C.D. Warner, et al., comp. The Library of the World’s Best Literature.
An Anthology in Thirty Volumes. 1917.


By Wilfrid Wilson Gibson (1878–1962)

From ‘Battle and Other Poems’

UNDER the brown bird-haunted eaves of thatch

The hollyhocks in crimson glory burned

Against black timbers and old rosy brick,

And over the green door in clusters thick

Hung tangled passion-flowers, when we returned

To our own threshold: and with hand on latch

We stood a moment in the sunset gleam

And looked upon our home as in a dream.

Rapt in a golden glow of still delight

Together on the threshold in the sun

We stood rejoicing that we two had won

To this deep golden peace ere day was done,

That over gloomy plain and storm-swept height

We two, O love, had won to home ere night.

Where through the open window I could see

The supper-table in the golden light

Of tall white candles—brasses glinting bright

On the black gleaming board, and crockery

Colored like gardens of old Araby—

In your blue gown against the walls of white

You stood adream, and in the starry night

I felt strange loneliness steal over me.

You stood with eyes upon the candle flame

That kindled your thick hair to burnished gold,

As in a golden spell that seemed to hold

My heart’s love rapt from me for evermore …

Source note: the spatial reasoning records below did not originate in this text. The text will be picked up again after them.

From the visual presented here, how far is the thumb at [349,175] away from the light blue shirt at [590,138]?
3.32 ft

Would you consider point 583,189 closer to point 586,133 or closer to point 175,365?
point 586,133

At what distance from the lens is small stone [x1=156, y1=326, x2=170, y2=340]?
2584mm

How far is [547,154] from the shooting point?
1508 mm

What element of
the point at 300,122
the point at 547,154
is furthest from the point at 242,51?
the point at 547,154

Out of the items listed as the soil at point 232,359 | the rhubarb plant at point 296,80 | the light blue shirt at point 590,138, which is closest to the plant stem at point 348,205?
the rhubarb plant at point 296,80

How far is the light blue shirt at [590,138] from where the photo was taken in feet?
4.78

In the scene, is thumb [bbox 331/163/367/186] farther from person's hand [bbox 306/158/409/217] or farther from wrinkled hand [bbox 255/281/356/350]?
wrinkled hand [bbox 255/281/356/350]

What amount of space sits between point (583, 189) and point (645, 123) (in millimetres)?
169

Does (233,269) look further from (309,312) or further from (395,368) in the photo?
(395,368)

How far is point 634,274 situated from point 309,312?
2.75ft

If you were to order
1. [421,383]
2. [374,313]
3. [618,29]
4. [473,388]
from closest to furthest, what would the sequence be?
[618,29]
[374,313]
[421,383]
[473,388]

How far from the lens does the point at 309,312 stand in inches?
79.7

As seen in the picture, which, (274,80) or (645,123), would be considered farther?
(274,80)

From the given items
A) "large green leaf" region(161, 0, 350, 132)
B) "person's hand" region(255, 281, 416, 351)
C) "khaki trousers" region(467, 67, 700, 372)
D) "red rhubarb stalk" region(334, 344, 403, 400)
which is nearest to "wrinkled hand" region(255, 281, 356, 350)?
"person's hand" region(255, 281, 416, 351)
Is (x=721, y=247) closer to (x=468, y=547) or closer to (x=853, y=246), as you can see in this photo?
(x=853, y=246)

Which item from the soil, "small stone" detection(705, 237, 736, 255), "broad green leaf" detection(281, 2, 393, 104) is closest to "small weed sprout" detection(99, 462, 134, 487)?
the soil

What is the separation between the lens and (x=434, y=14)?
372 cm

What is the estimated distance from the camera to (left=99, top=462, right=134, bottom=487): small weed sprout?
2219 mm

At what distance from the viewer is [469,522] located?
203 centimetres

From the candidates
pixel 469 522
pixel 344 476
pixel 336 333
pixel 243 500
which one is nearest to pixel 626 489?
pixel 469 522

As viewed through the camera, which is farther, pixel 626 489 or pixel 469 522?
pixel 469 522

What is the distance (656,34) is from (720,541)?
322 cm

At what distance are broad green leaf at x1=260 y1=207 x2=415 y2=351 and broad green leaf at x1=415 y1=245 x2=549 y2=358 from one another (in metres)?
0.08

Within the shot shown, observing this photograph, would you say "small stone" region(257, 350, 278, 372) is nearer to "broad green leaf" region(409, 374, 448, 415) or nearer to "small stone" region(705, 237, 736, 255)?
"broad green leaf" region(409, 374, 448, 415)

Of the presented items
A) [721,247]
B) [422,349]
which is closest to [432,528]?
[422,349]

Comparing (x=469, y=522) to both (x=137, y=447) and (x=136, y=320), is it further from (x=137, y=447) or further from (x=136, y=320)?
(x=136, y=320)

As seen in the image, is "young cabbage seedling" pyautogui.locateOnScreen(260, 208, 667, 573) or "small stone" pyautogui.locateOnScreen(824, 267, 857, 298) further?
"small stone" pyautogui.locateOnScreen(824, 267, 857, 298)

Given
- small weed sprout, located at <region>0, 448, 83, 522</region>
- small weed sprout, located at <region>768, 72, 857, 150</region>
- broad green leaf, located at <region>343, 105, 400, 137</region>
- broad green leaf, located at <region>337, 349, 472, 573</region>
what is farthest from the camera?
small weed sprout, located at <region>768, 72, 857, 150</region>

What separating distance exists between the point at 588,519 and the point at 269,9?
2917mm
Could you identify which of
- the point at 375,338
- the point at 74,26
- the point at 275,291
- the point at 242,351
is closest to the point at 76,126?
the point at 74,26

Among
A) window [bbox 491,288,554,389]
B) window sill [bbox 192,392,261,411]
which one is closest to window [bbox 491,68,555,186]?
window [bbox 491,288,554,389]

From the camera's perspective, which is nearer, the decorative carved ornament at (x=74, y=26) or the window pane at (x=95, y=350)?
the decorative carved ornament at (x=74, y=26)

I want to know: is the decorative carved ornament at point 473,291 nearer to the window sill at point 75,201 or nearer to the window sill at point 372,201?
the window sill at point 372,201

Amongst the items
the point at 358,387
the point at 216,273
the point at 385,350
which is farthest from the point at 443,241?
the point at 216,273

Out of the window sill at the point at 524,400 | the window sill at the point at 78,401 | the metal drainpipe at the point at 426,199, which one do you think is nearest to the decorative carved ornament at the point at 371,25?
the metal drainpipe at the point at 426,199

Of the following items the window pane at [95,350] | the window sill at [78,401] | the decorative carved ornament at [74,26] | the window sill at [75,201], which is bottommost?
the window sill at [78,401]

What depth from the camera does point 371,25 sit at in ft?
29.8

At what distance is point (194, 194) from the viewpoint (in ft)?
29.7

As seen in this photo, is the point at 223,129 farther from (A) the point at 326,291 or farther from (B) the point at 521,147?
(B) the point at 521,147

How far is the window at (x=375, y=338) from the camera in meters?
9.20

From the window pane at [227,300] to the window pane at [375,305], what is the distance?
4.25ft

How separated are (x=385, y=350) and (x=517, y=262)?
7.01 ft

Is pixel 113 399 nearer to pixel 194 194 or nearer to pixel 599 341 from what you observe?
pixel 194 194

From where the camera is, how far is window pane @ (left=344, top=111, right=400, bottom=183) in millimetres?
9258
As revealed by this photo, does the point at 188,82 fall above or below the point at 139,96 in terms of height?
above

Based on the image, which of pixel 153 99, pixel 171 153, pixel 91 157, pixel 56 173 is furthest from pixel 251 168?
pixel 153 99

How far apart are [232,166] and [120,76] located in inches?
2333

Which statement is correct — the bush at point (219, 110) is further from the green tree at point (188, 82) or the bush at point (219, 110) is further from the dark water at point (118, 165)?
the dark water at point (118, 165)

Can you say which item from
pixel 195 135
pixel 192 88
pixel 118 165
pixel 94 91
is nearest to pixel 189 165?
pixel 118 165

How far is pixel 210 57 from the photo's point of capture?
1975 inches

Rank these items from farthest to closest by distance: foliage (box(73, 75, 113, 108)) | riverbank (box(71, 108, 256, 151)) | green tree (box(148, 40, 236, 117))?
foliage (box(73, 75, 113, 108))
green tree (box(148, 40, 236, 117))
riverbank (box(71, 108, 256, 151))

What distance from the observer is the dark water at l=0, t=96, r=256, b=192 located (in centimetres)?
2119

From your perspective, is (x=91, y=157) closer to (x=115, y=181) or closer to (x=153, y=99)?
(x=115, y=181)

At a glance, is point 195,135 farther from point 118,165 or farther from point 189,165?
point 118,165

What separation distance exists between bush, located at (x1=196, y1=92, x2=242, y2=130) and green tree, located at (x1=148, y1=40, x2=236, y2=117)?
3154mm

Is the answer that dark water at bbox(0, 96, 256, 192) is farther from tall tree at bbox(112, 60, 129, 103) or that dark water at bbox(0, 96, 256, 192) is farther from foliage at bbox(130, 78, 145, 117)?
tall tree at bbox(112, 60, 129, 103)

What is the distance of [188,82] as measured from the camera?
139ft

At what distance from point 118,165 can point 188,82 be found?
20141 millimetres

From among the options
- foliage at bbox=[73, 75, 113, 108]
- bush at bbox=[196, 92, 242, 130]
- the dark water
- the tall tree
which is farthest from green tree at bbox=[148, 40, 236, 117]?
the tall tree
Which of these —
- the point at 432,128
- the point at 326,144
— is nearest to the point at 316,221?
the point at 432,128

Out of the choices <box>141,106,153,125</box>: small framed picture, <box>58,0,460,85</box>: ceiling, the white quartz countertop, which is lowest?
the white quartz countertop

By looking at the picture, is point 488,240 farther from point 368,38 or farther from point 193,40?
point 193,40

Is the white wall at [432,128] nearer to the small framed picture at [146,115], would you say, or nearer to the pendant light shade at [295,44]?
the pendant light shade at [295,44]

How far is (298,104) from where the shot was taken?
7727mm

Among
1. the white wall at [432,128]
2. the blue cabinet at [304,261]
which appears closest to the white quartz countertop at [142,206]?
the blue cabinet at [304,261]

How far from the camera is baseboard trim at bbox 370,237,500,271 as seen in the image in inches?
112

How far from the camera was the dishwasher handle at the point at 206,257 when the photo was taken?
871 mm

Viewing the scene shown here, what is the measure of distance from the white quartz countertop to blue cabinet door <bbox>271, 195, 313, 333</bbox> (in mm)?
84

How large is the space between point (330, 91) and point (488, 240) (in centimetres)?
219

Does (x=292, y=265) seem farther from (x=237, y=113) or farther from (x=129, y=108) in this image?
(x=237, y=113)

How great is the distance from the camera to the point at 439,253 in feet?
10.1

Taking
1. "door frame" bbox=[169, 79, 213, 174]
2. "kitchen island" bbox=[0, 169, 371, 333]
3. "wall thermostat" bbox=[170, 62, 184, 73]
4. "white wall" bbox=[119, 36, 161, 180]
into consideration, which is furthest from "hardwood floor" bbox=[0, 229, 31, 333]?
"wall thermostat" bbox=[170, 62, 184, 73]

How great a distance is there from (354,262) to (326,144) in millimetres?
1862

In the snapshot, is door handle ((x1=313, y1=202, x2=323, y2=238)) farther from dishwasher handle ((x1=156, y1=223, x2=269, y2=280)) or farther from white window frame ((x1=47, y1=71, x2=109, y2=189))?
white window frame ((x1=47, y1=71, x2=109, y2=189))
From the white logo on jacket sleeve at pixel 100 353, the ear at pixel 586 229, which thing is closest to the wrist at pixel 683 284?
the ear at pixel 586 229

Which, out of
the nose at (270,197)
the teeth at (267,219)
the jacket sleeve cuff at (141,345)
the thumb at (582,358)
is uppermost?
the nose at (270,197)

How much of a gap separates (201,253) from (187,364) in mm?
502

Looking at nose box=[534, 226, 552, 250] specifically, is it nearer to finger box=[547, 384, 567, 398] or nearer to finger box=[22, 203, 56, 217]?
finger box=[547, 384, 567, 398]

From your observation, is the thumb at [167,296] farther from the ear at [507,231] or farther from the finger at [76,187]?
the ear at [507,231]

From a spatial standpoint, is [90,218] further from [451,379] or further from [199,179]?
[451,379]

And then you stirred, and opening the door,

Into the starry night you breathed my name.

Against the curtained casement wind and sleet

Rattle and thresh, while snug by our own fire

In dear companionship that naught may tire

We sit,—you listening, sewing in your seat,

Half-dreaming in the glow of light and heat,

I reading some old tale of love’s desire

That swept on gold wings to disaster dire

Then sprang re-orient from black defeat.

I close the book, and louder yet the storm

Threshes without. Your busy hands are still;

And on your face and hair the light is warm,

As we sit gazing on the coals’ red gleam

In a gold glow of happiness, and dream

Diviner dreams the years shall yet fulfil.

Between the midnight pillars of black elms

The old moon hangs, a thin, cold, amber flame

Over low ghostly mist: a lone snipe wheels

Through shadowy moonshine, droning: and there steals

Into my heart a fear without a name

Out of primeval night’s resurgent realms,

Unearthly terror, chilling me with dread

As I lie waking wide-eyed on the bed.

And then you turn towards me in your sleep

Murmuring, and with a sigh of deep content

You nestle to my breast; and over me

Steals the warm peace of you; and, all fear spent,

I hold you to me sleeping quietly,

Till I, too, sink in slumber sound and deep.